Another reason that people in colonial America didn't believe that the Higley Copper was worth the same as Three pence was due to its extremely light weight.  Previously, a coin's worth had been based on the type and amount of metal used to make the coin.  The Higley Copper was near or lighter than the English half pence of that time period.


With your students use this opportunity to do a small scientific experiment.  After introducing your students to the Higley Copper (through the related Coin of the Month) read them the sentences above to inform them further about the background of the coin.  Ask your students if the weight of a coin determines that coin's value (in other words, is a heavier coin always worth more than a lighter coin?).  Chart your students' responses (yes or no), and then begin the experiment.

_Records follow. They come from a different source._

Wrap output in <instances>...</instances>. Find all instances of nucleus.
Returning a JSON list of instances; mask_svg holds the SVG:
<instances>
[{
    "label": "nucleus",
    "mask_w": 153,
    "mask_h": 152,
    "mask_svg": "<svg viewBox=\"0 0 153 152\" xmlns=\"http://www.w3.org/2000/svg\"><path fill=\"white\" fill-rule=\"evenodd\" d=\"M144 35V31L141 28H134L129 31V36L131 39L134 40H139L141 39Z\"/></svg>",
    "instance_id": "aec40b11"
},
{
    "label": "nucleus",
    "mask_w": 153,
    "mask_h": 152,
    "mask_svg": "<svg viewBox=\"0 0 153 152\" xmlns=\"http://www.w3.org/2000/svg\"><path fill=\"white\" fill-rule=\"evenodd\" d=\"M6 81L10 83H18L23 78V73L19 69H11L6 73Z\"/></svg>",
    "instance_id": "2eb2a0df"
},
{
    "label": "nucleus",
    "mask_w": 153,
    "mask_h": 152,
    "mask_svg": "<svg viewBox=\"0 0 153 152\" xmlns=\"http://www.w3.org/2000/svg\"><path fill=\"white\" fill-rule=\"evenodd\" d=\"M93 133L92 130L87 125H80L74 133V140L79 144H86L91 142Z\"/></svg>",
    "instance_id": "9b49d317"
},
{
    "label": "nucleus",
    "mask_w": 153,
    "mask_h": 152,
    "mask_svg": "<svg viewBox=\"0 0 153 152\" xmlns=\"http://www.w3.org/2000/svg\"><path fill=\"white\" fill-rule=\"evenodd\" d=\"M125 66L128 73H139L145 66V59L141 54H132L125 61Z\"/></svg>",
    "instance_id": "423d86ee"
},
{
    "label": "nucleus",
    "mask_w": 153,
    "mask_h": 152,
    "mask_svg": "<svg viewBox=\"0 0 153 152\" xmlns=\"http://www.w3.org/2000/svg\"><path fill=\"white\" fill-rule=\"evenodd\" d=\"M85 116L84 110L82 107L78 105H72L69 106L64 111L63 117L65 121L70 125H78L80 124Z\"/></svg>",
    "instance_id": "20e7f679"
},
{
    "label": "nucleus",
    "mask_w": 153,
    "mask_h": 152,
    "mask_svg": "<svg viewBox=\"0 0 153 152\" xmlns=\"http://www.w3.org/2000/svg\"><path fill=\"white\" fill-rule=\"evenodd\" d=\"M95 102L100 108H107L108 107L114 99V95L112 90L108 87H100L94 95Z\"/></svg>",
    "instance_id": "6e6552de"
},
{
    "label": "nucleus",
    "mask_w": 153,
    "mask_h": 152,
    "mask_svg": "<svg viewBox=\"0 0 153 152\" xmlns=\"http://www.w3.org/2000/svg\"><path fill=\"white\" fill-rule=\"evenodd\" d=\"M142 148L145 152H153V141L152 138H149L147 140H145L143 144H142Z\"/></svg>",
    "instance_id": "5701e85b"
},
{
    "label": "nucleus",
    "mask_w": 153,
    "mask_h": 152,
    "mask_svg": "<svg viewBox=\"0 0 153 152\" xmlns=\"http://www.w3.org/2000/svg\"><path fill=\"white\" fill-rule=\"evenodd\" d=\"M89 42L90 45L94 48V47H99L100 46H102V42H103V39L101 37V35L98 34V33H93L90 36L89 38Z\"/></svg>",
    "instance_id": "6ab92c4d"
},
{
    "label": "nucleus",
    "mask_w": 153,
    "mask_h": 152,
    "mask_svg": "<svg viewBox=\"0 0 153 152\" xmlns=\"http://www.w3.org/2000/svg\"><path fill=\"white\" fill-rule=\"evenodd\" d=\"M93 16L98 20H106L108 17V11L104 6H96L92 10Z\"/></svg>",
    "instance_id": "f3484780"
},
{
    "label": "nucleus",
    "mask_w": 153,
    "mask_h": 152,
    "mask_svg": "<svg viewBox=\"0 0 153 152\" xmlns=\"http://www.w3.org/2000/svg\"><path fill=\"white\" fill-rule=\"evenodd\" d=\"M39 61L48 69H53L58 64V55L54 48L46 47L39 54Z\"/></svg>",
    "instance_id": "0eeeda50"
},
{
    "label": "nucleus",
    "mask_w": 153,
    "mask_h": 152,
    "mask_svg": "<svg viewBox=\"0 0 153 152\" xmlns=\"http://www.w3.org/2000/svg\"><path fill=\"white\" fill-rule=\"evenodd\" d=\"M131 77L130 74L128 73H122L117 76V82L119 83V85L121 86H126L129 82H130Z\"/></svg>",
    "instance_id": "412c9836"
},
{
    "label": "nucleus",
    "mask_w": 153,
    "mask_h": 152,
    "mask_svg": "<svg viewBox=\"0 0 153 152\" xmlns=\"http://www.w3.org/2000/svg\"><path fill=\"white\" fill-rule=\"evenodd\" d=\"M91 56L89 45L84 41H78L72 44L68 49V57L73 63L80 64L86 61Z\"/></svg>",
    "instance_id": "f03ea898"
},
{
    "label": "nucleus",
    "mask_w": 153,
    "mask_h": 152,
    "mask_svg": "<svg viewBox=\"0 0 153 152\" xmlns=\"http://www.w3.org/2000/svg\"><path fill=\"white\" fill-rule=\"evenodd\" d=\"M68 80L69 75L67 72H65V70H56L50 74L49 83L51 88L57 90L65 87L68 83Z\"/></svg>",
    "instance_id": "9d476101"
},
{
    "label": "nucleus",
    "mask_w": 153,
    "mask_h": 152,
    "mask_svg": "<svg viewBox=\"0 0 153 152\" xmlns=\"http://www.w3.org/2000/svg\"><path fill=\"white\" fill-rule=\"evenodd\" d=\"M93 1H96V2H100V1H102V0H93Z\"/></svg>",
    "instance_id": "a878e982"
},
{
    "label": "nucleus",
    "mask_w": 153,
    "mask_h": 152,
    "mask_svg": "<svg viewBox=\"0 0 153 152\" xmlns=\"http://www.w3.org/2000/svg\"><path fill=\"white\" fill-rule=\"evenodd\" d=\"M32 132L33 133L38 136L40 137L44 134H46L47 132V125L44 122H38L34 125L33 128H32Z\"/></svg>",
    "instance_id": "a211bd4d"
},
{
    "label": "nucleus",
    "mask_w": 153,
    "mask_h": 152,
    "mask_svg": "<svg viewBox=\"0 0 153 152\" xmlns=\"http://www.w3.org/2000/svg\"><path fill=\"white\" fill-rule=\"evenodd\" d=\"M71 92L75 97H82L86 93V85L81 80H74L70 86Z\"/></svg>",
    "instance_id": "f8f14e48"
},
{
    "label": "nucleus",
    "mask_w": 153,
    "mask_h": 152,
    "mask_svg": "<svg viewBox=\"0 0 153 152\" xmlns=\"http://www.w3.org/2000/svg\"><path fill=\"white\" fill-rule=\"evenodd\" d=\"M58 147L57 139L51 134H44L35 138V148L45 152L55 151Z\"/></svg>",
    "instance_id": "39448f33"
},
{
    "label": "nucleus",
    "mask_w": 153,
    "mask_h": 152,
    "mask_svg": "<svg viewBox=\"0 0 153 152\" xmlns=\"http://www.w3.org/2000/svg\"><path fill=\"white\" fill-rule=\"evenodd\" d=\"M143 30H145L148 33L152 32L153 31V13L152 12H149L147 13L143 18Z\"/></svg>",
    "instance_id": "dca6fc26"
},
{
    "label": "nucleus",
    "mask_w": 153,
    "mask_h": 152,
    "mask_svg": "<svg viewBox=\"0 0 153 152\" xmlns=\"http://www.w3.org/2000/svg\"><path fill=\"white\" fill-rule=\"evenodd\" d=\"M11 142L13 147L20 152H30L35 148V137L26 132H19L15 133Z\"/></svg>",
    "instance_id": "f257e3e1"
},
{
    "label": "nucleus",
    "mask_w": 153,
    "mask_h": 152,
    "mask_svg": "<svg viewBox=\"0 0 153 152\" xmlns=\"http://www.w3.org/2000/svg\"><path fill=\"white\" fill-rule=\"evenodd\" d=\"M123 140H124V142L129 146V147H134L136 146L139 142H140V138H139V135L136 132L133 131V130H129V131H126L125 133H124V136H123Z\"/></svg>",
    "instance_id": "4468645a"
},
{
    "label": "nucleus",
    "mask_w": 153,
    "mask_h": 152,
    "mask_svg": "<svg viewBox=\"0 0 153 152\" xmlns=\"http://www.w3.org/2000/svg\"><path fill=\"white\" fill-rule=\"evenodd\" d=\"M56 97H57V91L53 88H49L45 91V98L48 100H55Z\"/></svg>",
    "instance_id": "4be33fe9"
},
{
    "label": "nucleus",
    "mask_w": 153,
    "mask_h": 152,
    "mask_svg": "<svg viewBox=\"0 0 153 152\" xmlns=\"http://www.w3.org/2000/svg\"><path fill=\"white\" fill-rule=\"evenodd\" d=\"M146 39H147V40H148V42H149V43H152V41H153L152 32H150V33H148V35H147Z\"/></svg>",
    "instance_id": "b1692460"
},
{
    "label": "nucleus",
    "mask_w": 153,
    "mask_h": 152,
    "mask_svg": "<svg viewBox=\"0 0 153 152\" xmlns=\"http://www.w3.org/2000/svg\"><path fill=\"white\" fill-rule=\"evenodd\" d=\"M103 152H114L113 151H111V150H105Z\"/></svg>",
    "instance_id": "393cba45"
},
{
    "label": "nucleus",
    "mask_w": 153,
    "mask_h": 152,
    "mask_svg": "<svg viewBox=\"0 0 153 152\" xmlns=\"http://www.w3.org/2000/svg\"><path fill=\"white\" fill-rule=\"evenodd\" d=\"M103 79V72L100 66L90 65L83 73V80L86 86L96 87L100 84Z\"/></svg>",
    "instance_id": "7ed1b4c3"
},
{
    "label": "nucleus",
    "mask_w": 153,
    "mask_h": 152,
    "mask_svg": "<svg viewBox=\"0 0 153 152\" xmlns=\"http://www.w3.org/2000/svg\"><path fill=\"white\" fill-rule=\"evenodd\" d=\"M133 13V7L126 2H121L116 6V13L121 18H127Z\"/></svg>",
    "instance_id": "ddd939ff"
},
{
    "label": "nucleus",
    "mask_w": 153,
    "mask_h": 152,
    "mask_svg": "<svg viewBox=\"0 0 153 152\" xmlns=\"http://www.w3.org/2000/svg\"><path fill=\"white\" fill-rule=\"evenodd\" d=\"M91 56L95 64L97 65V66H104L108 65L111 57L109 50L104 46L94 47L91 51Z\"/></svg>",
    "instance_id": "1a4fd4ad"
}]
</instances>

Place your students in groups and distribute supplies to each group.  Each group will need the following supplies for this activity:

  • A balance that is appropriate for the age group you are teaching (this may require some prior knowledge or instruction for your students)
  • A set of real coins (1 penny, 1 nickel, 1 dime, 1quarter, 1 golden dollar)
  • The "What's Your Weight" worksheet to record their data

Have each group first write the value of each of their coins in the appropriate spots on their worksheet.  Then have each group measure the weights of each coin against the other coins (e.g. place the penny on one side of the balance and put each coin, one by one, on the other side of the balance to find which coin is heavier).  Your students should record their observations on their worksheets.  Have each group determine if the more valuable coin is always heavier than the less valuable coin (this shouldn't be true because a nickel weighs more than a dime).  Independently have each student write an answer to this question based on what they observed.


The project described above reflects some of the national standards of learning as defined by the National Council for the Social Studies (NCSS), the National Council for Teachers of English (NCTE), and the International Society for Technology in Education.  These standards are listed below:

Science Standards

Unifying concepts and processes in science:  In this activity, students will explore what it means to measure the weight of an object, and will learn how to use a measurement device to determine answers to their questions about coin weights.

Science as inquiry:  Students will conduct a scientific experiment and make observations about the weights of coins in order to reach answers to their questions about coin weights.